Exercise details: Leave every picture out and write out the records below exactly.

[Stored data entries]
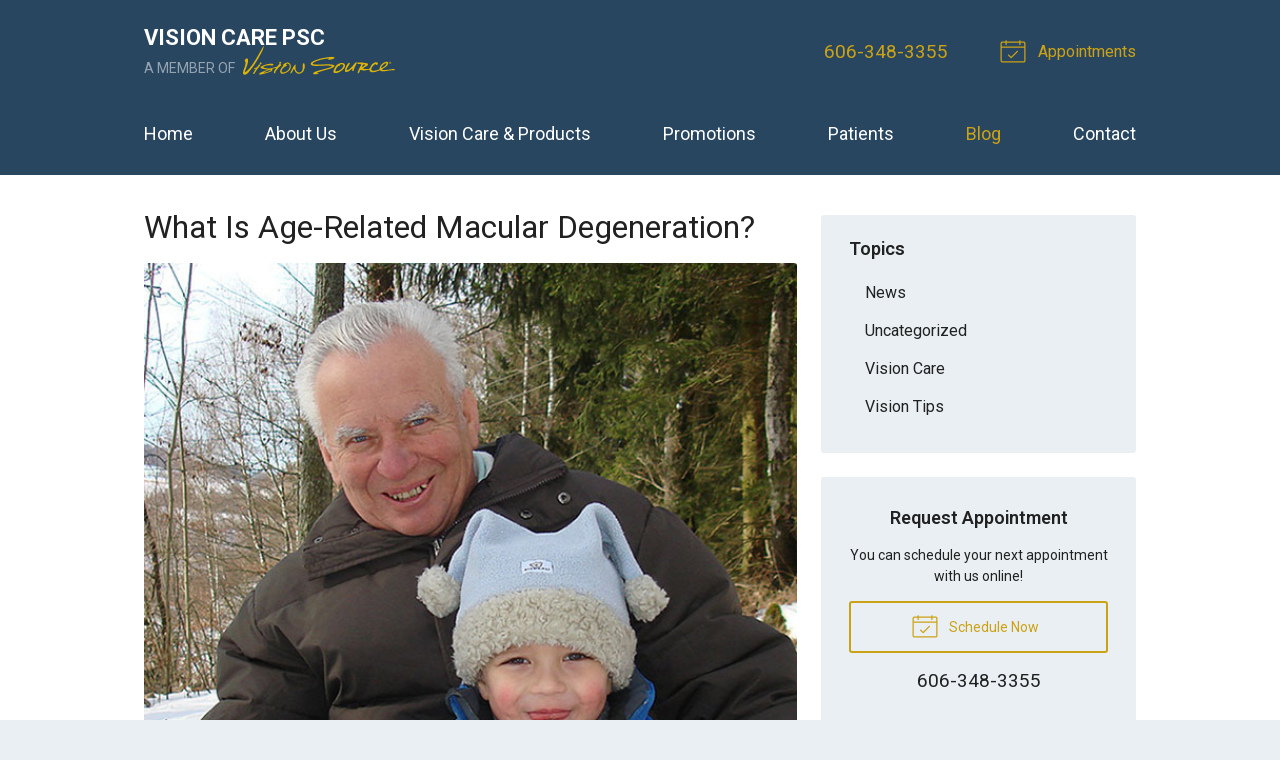

--- FILE ---
content_type: text/plain
request_url: https://www.google-analytics.com/j/collect?v=1&_v=j102&a=816772950&t=pageview&_s=1&dl=https%3A%2F%2Fvisionsource-visioncarepsc.com%2F2019%2F02%2F27%2Fwhat-is-age-related-macular-degeneration%2F&ul=en-us%40posix&dt=What%20Is%20Age-Related%20Macular%20Degeneration%3F%20%E2%80%93%20Monticello%20KY%20%7C%20Vision%20Care%20PSC&sr=1280x720&vp=1280x720&_u=IEBAAEABAAAAACAAI~&jid=930007640&gjid=2097606901&cid=946616159.1768774946&tid=UA-54498913-1&_gid=601835767.1768774946&_r=1&_slc=1&z=503986547
body_size: -455
content:
2,cG-5Z94QQM5G6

Answer to this exercise:
--- FILE ---
content_type: text/plain
request_url: https://www.google-analytics.com/j/collect?v=1&_v=j102&a=816772950&t=pageview&_s=1&dl=https%3A%2F%2Fvisionsource-visioncarepsc.com%2F2019%2F02%2F27%2Fwhat-is-age-related-macular-degeneration%2F&ul=en-us%40posix&dt=What%20Is%20Age-Related%20Macular%20Degeneration%3F%20%E2%80%93%20Monticello%20KY%20%7C%20Vision%20Care%20PSC&sr=1280x720&vp=1280x720&_u=IEBAAEABAAAAACAAI~&jid=930007640&gjid=2097606901&cid=946616159.1768774946&tid=UA-54498913-1&_gid=601835767.1768774946&_r=1&_slc=1&z=503986547
body_size: -455
content:
2,cG-5Z94QQM5G6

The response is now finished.